### Exercise
Return the line containing "Is pixel 12" and all lines after it exactly; stop at the end of the material.

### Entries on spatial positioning

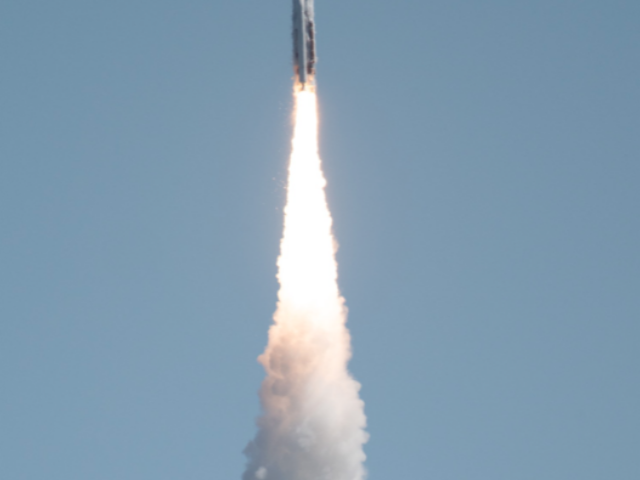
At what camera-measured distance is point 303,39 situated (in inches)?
4375

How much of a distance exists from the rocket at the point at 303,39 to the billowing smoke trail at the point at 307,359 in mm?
1493

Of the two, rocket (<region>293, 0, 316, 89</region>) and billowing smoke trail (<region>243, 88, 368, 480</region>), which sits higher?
rocket (<region>293, 0, 316, 89</region>)

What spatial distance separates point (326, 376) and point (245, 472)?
5627 millimetres

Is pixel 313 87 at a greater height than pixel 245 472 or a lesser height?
greater

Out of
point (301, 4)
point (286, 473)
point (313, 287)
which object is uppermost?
point (301, 4)

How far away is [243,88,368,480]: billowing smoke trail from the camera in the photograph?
371 ft

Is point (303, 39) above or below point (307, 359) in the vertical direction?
above

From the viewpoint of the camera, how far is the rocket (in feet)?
365

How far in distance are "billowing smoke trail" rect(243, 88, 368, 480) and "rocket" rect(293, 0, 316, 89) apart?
149 cm

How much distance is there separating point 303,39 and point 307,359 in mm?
14469

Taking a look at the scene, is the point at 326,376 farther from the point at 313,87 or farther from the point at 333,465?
the point at 313,87

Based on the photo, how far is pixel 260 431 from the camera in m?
114

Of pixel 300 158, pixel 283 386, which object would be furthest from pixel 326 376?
pixel 300 158

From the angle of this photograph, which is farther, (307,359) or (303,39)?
(307,359)
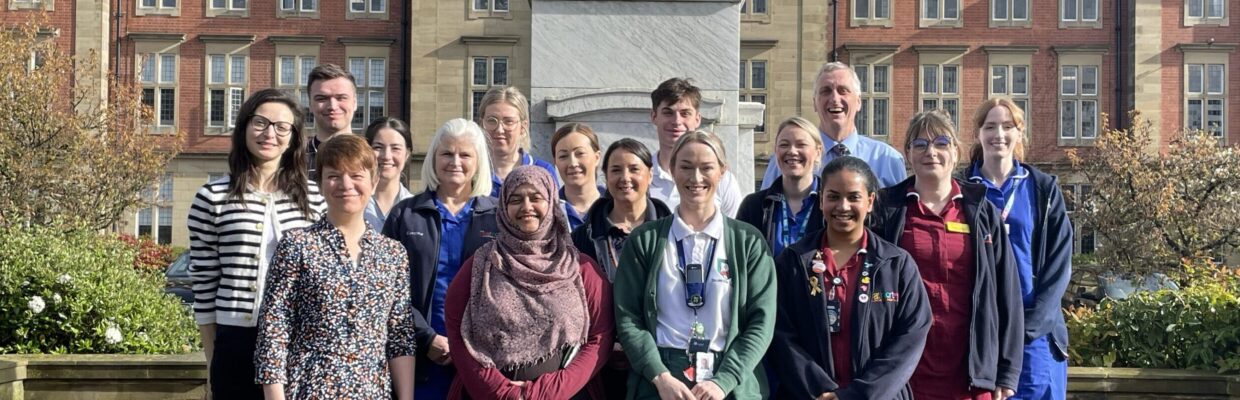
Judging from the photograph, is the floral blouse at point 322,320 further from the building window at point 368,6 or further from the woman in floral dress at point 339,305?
the building window at point 368,6

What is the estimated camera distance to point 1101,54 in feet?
122

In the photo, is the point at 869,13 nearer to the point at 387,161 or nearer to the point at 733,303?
the point at 387,161

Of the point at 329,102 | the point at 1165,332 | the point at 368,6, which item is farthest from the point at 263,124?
the point at 368,6

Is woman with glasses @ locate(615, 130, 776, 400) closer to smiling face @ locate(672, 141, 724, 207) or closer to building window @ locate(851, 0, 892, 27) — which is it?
smiling face @ locate(672, 141, 724, 207)

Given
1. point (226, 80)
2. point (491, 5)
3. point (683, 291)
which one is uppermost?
point (491, 5)

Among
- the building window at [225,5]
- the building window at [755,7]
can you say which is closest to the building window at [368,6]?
the building window at [225,5]

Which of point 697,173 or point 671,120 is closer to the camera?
point 697,173

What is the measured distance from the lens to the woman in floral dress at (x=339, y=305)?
14.0 feet

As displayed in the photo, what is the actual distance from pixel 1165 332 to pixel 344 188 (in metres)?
4.69

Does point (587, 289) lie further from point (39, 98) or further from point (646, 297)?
point (39, 98)

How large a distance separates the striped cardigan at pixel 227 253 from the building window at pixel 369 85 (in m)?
32.7

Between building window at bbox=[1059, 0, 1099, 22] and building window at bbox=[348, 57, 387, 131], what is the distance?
1967 cm

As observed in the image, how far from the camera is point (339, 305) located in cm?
433

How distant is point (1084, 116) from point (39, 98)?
28.0 metres
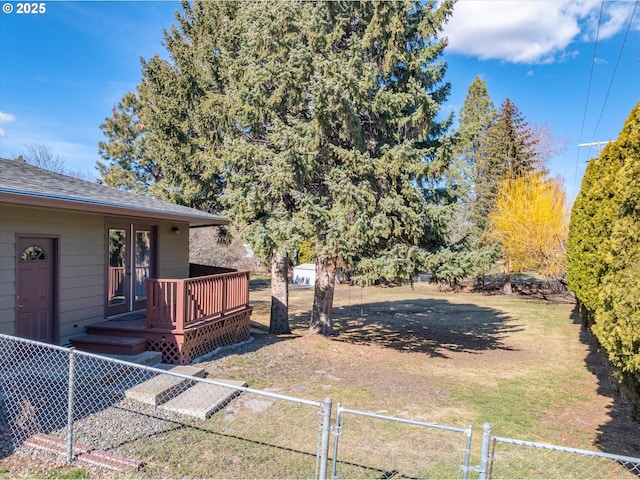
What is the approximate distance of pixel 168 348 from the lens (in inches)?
316

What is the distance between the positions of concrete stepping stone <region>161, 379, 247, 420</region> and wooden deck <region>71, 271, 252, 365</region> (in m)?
1.66

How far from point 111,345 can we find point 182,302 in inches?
57.5

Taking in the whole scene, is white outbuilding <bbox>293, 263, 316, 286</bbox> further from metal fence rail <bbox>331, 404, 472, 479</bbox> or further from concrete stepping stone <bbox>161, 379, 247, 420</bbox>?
metal fence rail <bbox>331, 404, 472, 479</bbox>

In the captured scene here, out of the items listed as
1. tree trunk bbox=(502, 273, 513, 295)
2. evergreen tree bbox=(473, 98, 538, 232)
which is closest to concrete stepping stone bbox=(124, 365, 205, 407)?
evergreen tree bbox=(473, 98, 538, 232)

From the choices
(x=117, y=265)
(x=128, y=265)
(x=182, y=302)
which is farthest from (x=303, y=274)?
(x=182, y=302)

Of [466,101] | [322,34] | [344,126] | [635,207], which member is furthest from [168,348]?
[466,101]

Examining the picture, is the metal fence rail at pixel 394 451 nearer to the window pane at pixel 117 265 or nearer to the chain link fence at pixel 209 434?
the chain link fence at pixel 209 434

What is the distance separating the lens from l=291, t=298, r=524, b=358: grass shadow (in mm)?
12703

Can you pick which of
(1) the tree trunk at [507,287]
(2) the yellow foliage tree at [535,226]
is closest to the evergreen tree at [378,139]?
(2) the yellow foliage tree at [535,226]

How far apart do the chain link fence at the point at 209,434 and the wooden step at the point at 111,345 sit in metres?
0.89

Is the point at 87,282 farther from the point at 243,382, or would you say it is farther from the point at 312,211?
the point at 312,211

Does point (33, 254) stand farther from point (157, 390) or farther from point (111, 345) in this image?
point (157, 390)

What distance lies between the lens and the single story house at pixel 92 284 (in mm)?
6809

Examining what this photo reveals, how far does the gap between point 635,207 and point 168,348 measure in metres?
7.67
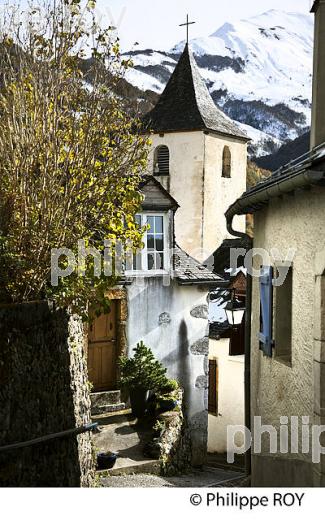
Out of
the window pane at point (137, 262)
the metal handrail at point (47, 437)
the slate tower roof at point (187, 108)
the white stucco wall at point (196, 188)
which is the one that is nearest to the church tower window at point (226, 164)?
the white stucco wall at point (196, 188)

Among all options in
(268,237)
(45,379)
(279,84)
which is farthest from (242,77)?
(45,379)

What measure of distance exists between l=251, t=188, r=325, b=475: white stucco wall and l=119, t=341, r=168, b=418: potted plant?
5142 millimetres

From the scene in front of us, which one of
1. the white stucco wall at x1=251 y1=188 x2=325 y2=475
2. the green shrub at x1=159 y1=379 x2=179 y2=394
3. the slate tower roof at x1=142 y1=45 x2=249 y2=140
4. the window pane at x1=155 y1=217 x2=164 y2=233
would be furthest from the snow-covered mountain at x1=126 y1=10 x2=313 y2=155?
the white stucco wall at x1=251 y1=188 x2=325 y2=475

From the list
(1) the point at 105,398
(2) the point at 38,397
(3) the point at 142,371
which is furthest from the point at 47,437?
(1) the point at 105,398

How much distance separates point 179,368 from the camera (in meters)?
13.0

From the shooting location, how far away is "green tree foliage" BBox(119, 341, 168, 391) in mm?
12062

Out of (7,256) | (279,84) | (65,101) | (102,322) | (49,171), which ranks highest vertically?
(279,84)

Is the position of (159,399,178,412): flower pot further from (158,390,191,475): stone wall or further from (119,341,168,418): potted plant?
(119,341,168,418): potted plant

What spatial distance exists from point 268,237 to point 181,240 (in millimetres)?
17533

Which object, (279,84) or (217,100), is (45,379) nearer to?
(279,84)

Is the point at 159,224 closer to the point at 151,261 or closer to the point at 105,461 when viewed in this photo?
the point at 151,261

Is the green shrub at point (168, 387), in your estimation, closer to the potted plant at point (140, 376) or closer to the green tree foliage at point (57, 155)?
the potted plant at point (140, 376)

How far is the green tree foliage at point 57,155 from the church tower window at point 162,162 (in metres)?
17.5

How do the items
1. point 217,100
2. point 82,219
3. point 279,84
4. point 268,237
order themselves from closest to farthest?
point 82,219, point 268,237, point 279,84, point 217,100
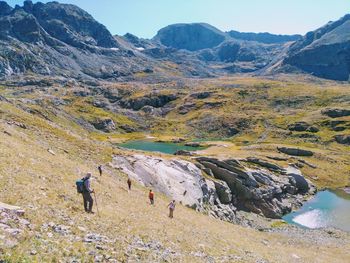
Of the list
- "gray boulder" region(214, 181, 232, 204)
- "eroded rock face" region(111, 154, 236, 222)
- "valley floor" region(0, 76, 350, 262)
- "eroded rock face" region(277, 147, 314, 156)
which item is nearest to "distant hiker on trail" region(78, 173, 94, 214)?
"valley floor" region(0, 76, 350, 262)

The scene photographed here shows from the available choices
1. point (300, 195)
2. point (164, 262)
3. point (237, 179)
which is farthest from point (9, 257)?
point (300, 195)

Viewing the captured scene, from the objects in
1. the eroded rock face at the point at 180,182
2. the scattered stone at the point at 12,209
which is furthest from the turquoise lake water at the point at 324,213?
the scattered stone at the point at 12,209

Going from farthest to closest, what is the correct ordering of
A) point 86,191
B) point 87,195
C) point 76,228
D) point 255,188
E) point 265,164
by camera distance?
point 265,164 < point 255,188 < point 87,195 < point 86,191 < point 76,228

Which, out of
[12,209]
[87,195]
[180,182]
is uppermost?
[12,209]

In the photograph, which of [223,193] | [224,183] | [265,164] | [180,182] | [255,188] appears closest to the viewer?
[180,182]

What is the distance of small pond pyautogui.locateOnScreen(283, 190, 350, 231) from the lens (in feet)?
318

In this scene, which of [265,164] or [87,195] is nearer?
[87,195]

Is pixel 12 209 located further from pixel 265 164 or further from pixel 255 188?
pixel 265 164

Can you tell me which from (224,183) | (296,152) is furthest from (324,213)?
(296,152)

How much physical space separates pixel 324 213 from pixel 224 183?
111ft

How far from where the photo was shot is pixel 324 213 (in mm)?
105625

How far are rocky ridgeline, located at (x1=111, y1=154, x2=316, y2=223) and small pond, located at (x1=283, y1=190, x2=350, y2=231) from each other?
3004mm

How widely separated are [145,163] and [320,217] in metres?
55.7

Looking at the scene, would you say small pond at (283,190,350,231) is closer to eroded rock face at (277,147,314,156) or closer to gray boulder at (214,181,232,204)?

### Written answer
Is pixel 12 209 located further from pixel 265 164 or further from pixel 255 188?
pixel 265 164

Can you tell me which from (224,183) | (296,152) is furthest from (324,213)?
(296,152)

How much physical space separates pixel 324 213 from pixel 224 183?
111ft

How far from where the photo was shot is pixel 324 213 (in mm)?
105625

How far are rocky ridgeline, located at (x1=111, y1=154, x2=316, y2=223) and small pond, located at (x1=283, y1=190, x2=350, y2=231) from each other?
3004mm

How widely separated are [145,163] and [320,217] in metres?
55.7

Looking at the scene, would you say small pond at (283,190,350,231) is closer to eroded rock face at (277,147,314,156) or closer to gray boulder at (214,181,232,204)?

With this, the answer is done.